Fitch Group is hiring a Lead Data Engineer to design and architect end-to-end data pipelines and solutions on modern cloud platforms. The role is central to leading data platform modernization initiatives, mentoring engineers, and integrating AI/ML capabilities into data workflows.
What You'll Do
- Lead the design and architecture of end-to-end data pipelines and solutions on modern cloud-based platforms, including Snowflake, Databricks, and AWS.
- Build and optimize robust, scalable data orchestration workflows using Apache Airflow and implement best practices across multiple agile squads.
- Design and implement data solutions using PostgreSQL for relational data and MongoDB for NoSQL requirements.
- Architect and deploy containerized data applications using Docker, Kubernetes, and AWS EKS, incorporating GitHub Actions for automated deployments.
- Design and implement CI/CD pipelines using GitHub Actions, establish branching strategies, and ensure automated testing, code quality checks, and security scanning.
- Collaborate with cross-functional teams—including Data Scientists, Analytics teams, and business stakeholders—to translate requirements into scalable technical solutions.
- Mentor and guide data engineers by promoting technical excellence, establishing coding standards, and conducting architecture reviews.
- Drive data platform modernization initiatives and ensure data quality, reliability, and governance across all data systems.
- Design and implement AI-enhanced data pipelines that leverage LLMs and Agentic AI frameworks to automate data quality checks, anomaly detection, and intelligent data transformation workflows.
- Architect data infrastructure to support AI/ML workloads, including feature stores, vector databases, and real-time inference pipelines integrated with cloud-native services.
- Leverage established standards and best practices to integrate AI agents into data engineering workflows, including context management protocols (MCP) for seamless AI-to-data-platform communication.
What We're Looking For
- 8+ years of data engineering experience, including 3+ years in a lead role architecting large-scale data platforms.
- Expert-level proficiency in Python and Java for building cloud-native data processing solutions.
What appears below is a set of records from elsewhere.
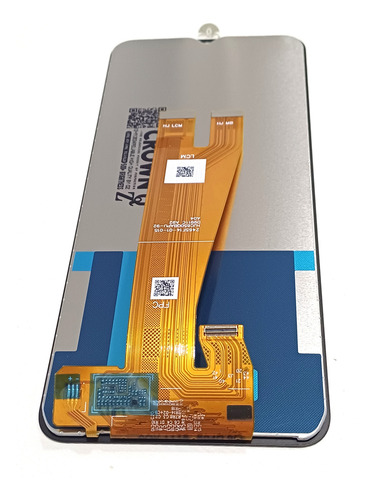 Módulo Display Pantalla Táctil Para Samsung A04 Original Negro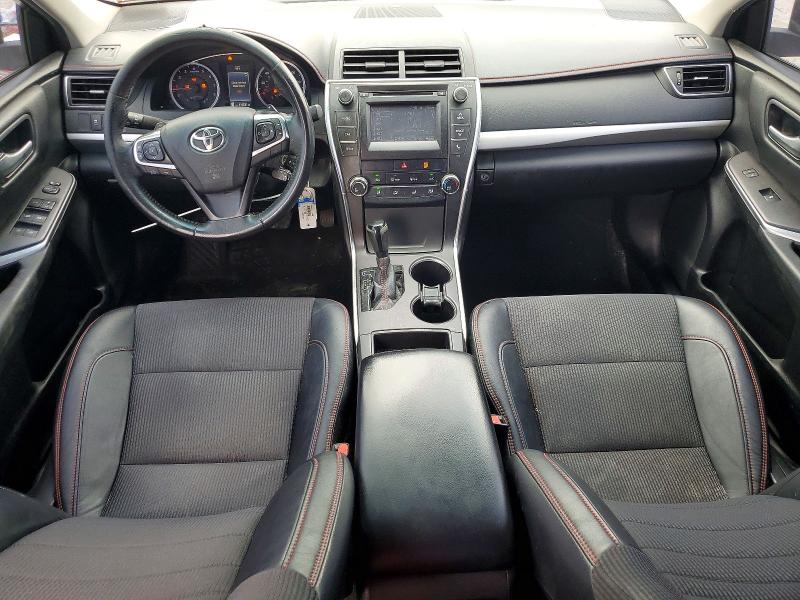 Продаж на аукціоні авто 2017 Toyota Camry, vin: 4T1BF1FKXHU677756, номер лоту: 52044216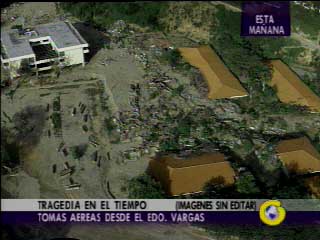 Los recursos para Vargas fueron otro tonel sin fondo (foto: Globovisi�n).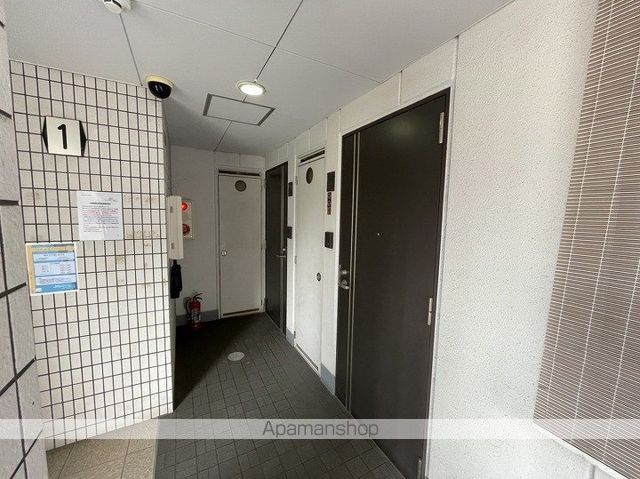 グランパシフィック寺田町の内装写真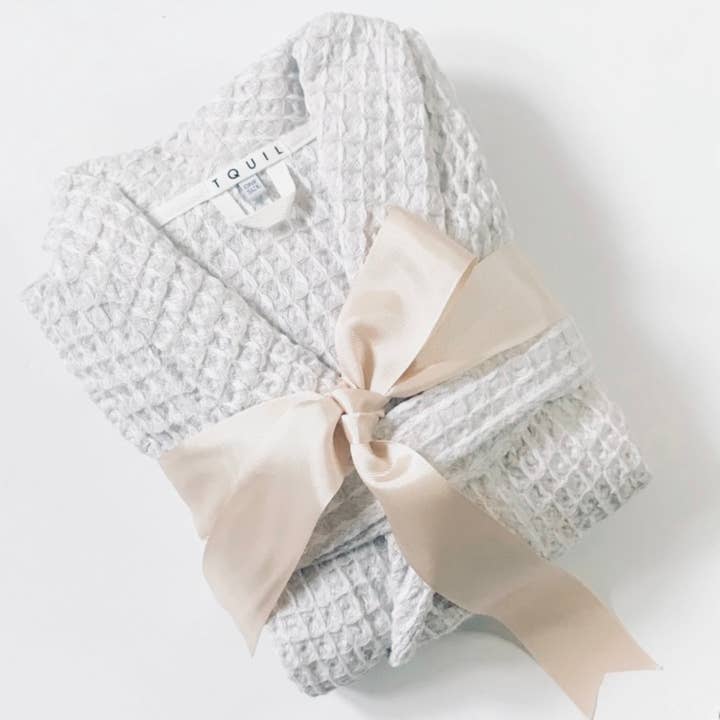 Waffle Gofret Robe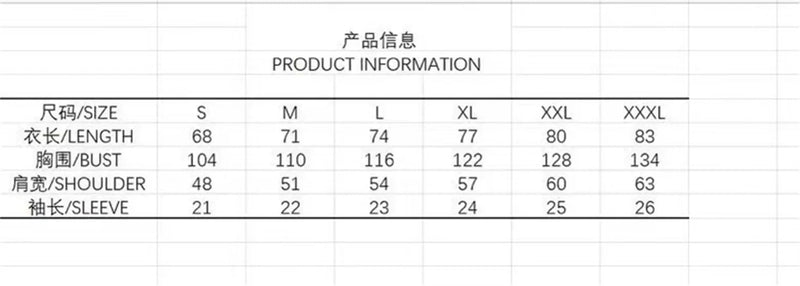 gothic streetwear top featuring 2024 vintage retro high street japanese anime print high quality cotton casual tops t shirt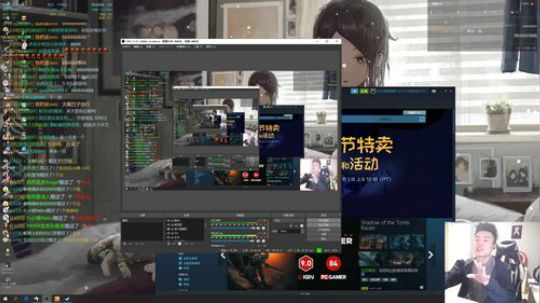 【皓铭】新恐怖游戏！SONG OF HO 2019-11-01 19点场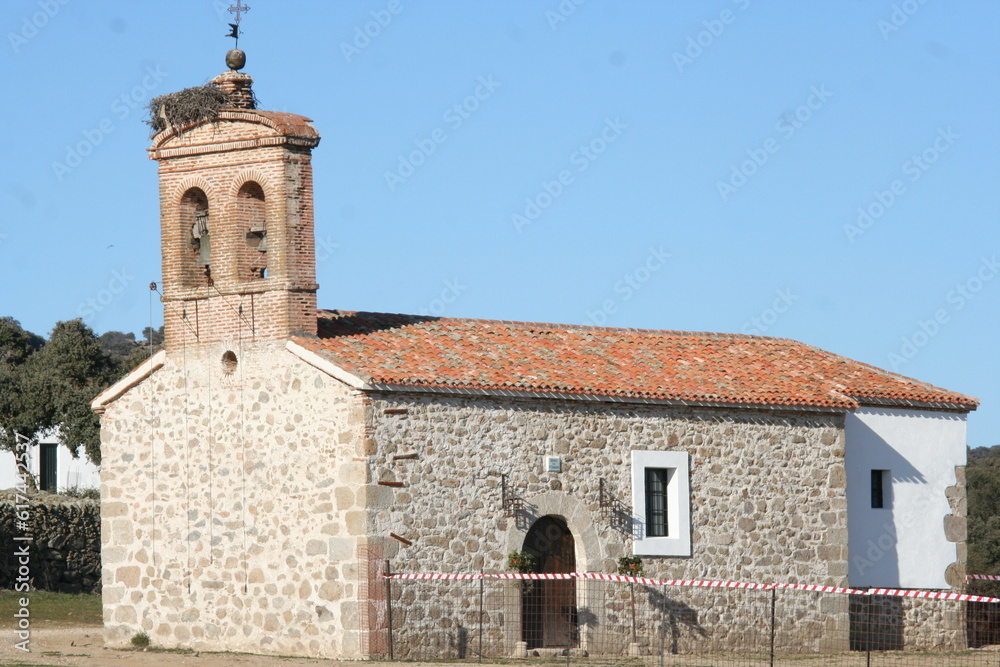 Hermitage of Santa Apolonia in Talavera de la Reina
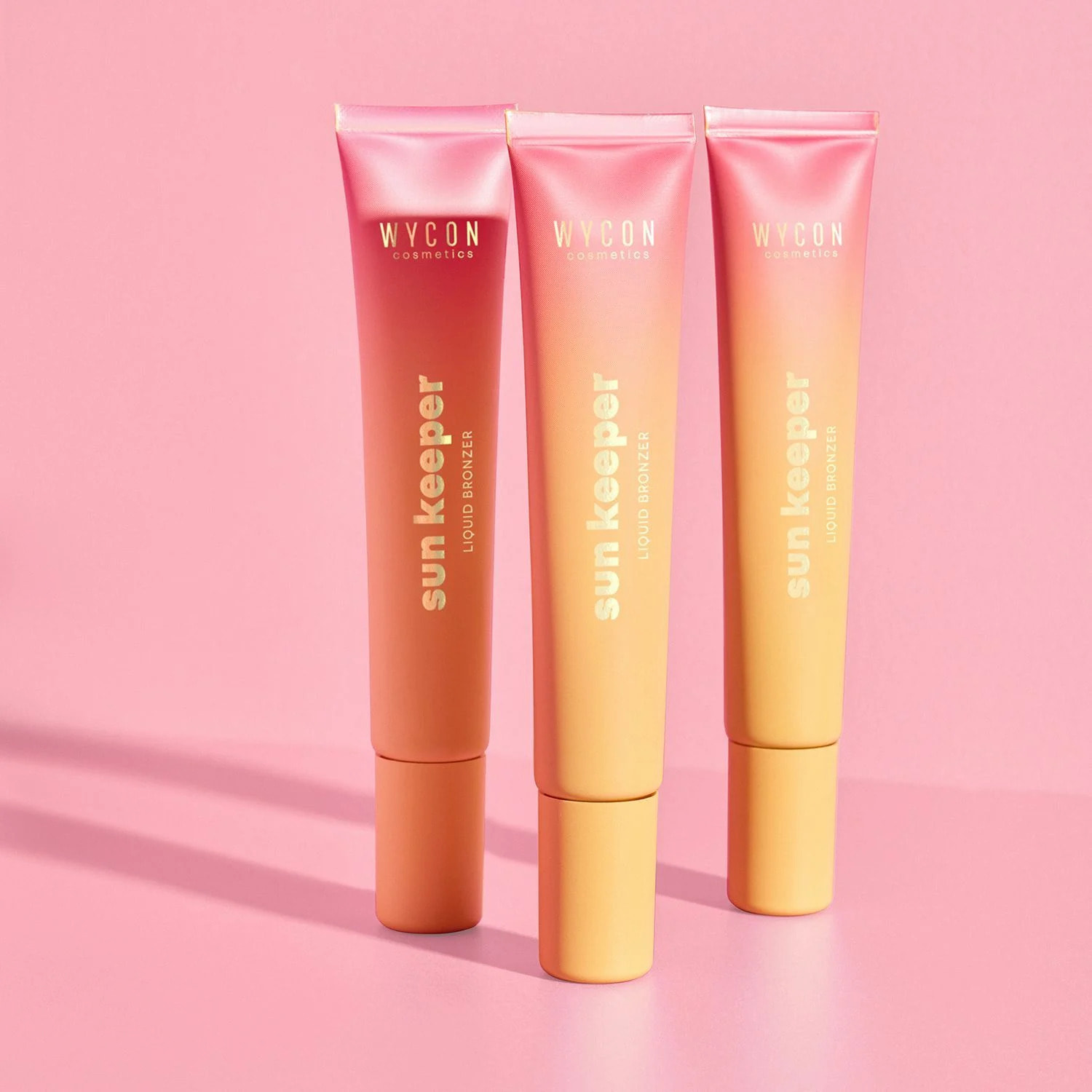 SUN KEEPER LIQUID BRONZER Bronzer liquido dall'effetto «sun kissed»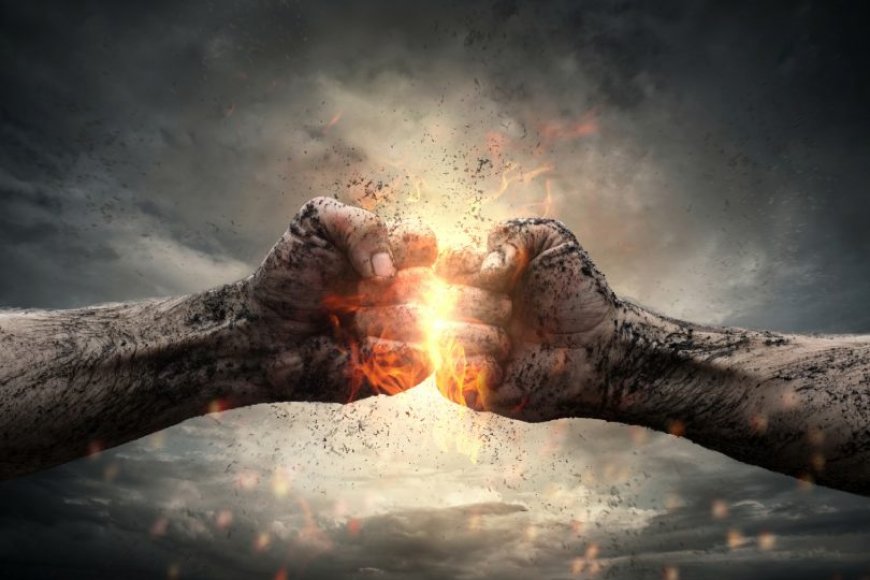 IBANGA RY’UBUZIMA: Ubuzima bwuzuye intambara ariko dore icyo dukwiye gukora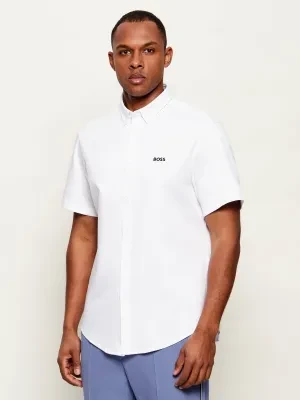 BOSS GREEN Koszula ST_Motion S | Regular Fit | stretch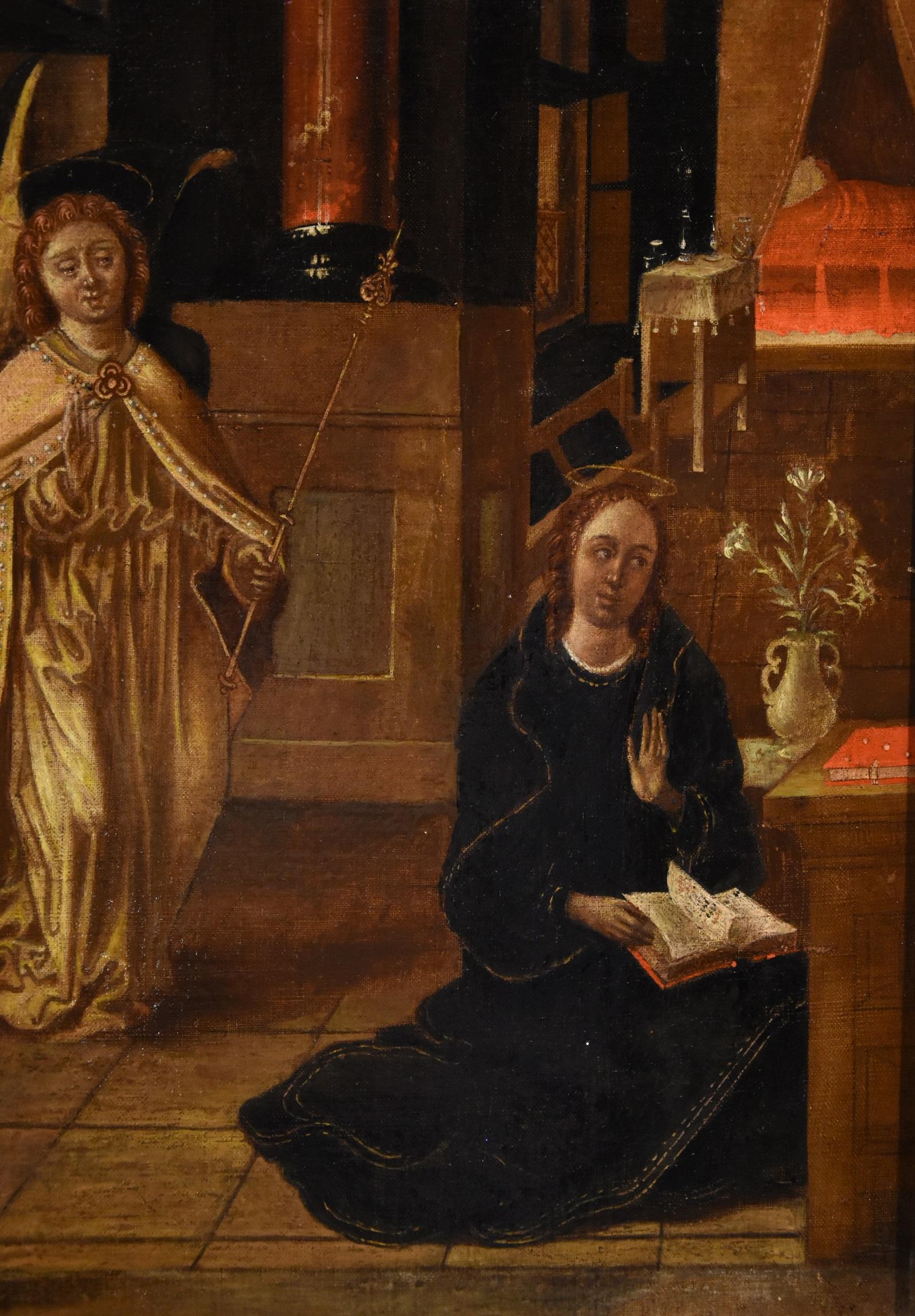 16th century flemish painters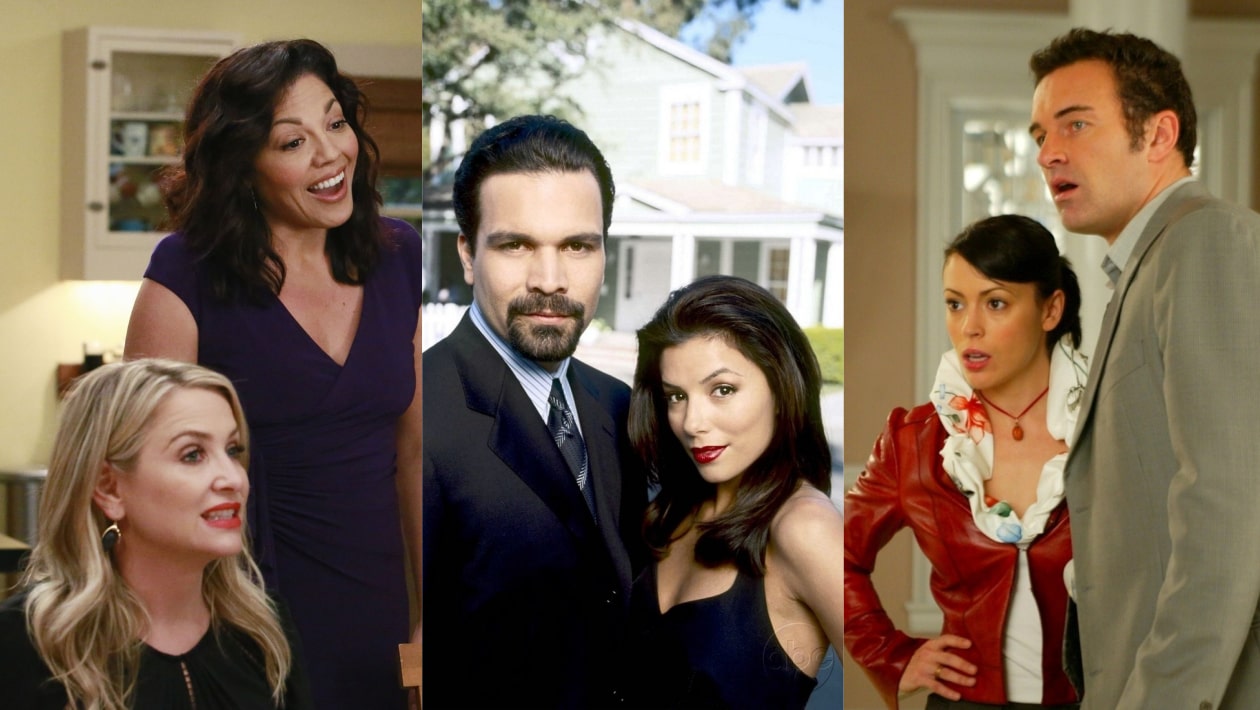 Desperate Housewives, Grey&rsquo;s Anatomy&#8230; Ces divorces de séries qui ont brisé le coeur des fans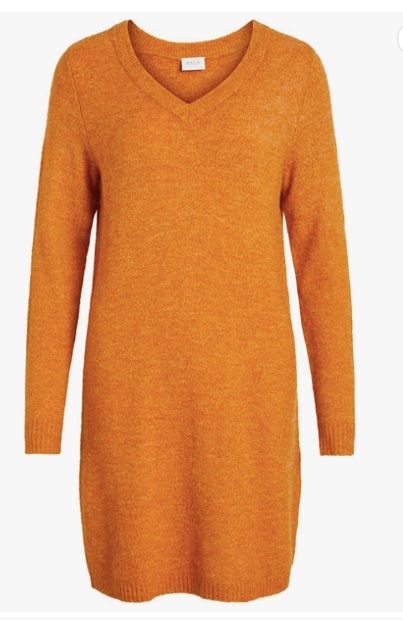 Vila pletené šaty/dlhý pulover vel.xs-s, 34 / 36 / s / xs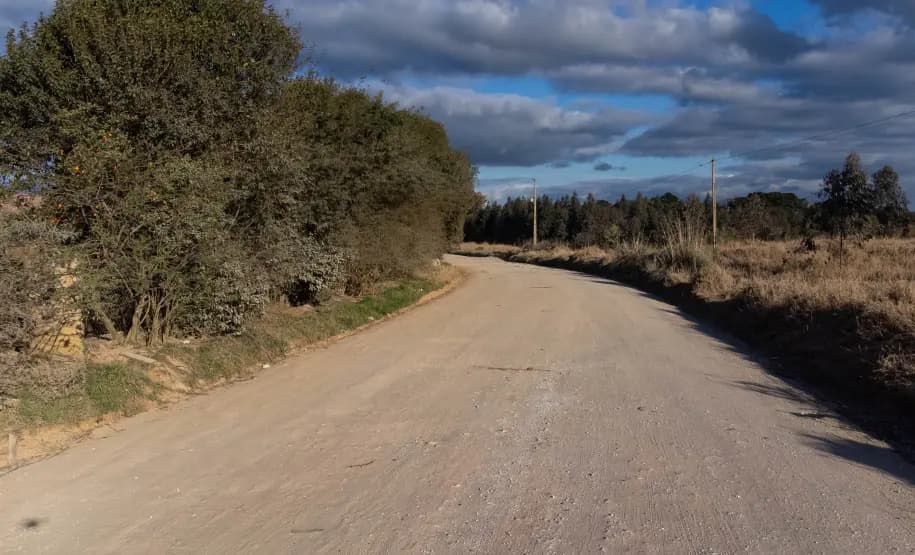 Estrada do Socavão: projeto de asfalto entra em fase de licitação com aporte de R$ 93,9 milhões em Castro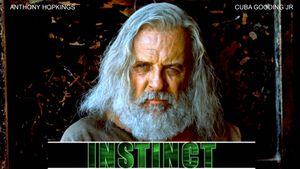 Instinct's poster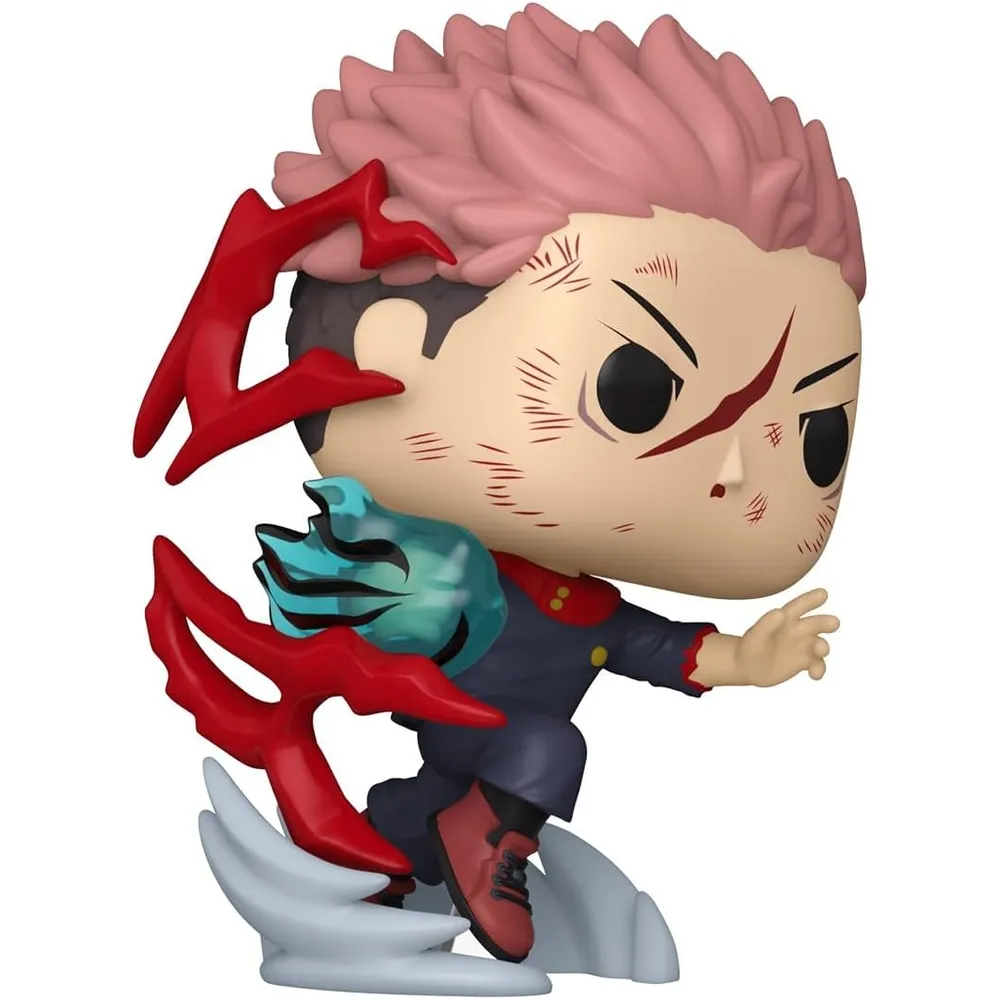 Funko Pop | Yuji Itadori de Jujutsu Kaisen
- Deep hands-on experience with Apache Airflow, Snowflake (data warehousing, modeling, optimization), and Databricks.
- Strong AWS expertise, including S3, Lambda, Glue, EMR, Kinesis, EKS, and RDS.
- Production database experience with PostgreSQL (design, optimization, replication) and MongoDB (document modeling, sharding, replica sets).
- Solid experience with containerization and orchestration using Docker, Kubernetes, and AWS EKS, including cluster management and autoscaling.
- Proven CI/CD and GitOps experience using GitHub, GitHub Actions, and ArgoCD for automated deployments and multi-environment management.
- Proficient with agile tools such as JIRA for sprint management and Confluence for technical documentation and knowledge sharing.
- Excellent analytical, problem-solving, and communication skills, with the ability to explain complex concepts to non-technical stakeholders and drive initiatives in complex environments.
Nice to Have
- Working knowledge of AI/ML frameworks (LangChain, LlamaIndex, AutoGen, etc.) and understand how Agentic AI can enhance data engineering workflows through automated data validation, intelligent orchestration, and self-healing pipelines.
- Practical understanding of AI integration patterns in data platforms, including prompt engineering, RAG architectures, and vector database implementations.
- Familiar with Model Context Protocol (MCP) or similar frameworks for enabling AI agents to interact securely and efficiently with data sources, APIs, and tools.
- Experience with AI-powered development tools such as GitHub Copilot and Amazon Q.
Technical Stack
- Languages: Python, Java
- Orchestration & Warehousing: Apache Airflow, Snowflake, Databricks
- Cloud Services: AWS, S3, Lambda, Glue, EMR, Kinesis, EKS, RDS
- Databases: PostgreSQL, MongoDB
- Containerization: Docker, Kubernetes
- CI/CD & Tools: GitHub Actions, ArgoCD, JIRA, Confluence
- AI/ML: AI/ML Frameworks, LangChain, LlamaIndex, AutoGen, GitHub Copilot, Amazon Q
Team & Environment
This role is part of the Technology & Data Team, which includes the Chief Data Office, Chief Software Office, Chief Technology Office, Emerging Technology, Shared Technology Services, Technology, Risk and the Executive Program Management Office (EPMO).
Work Mode
This position is based in Chicago.
Fitch Group fosters a culture of credibility, independence, and transparency. We are a dynamic department where innovation meets impact, driven by investment in technologies like AI and cloud solutions. We are home to a diverse range of roles and backgrounds united by a shared passion for leveraging modern technology to drive projects that matter. Fitch Group has been recognized by Built In as a 'Best Place to Work in Technology' for 3 years in a row and offers an environment where you can grow, innovate, and make a difference.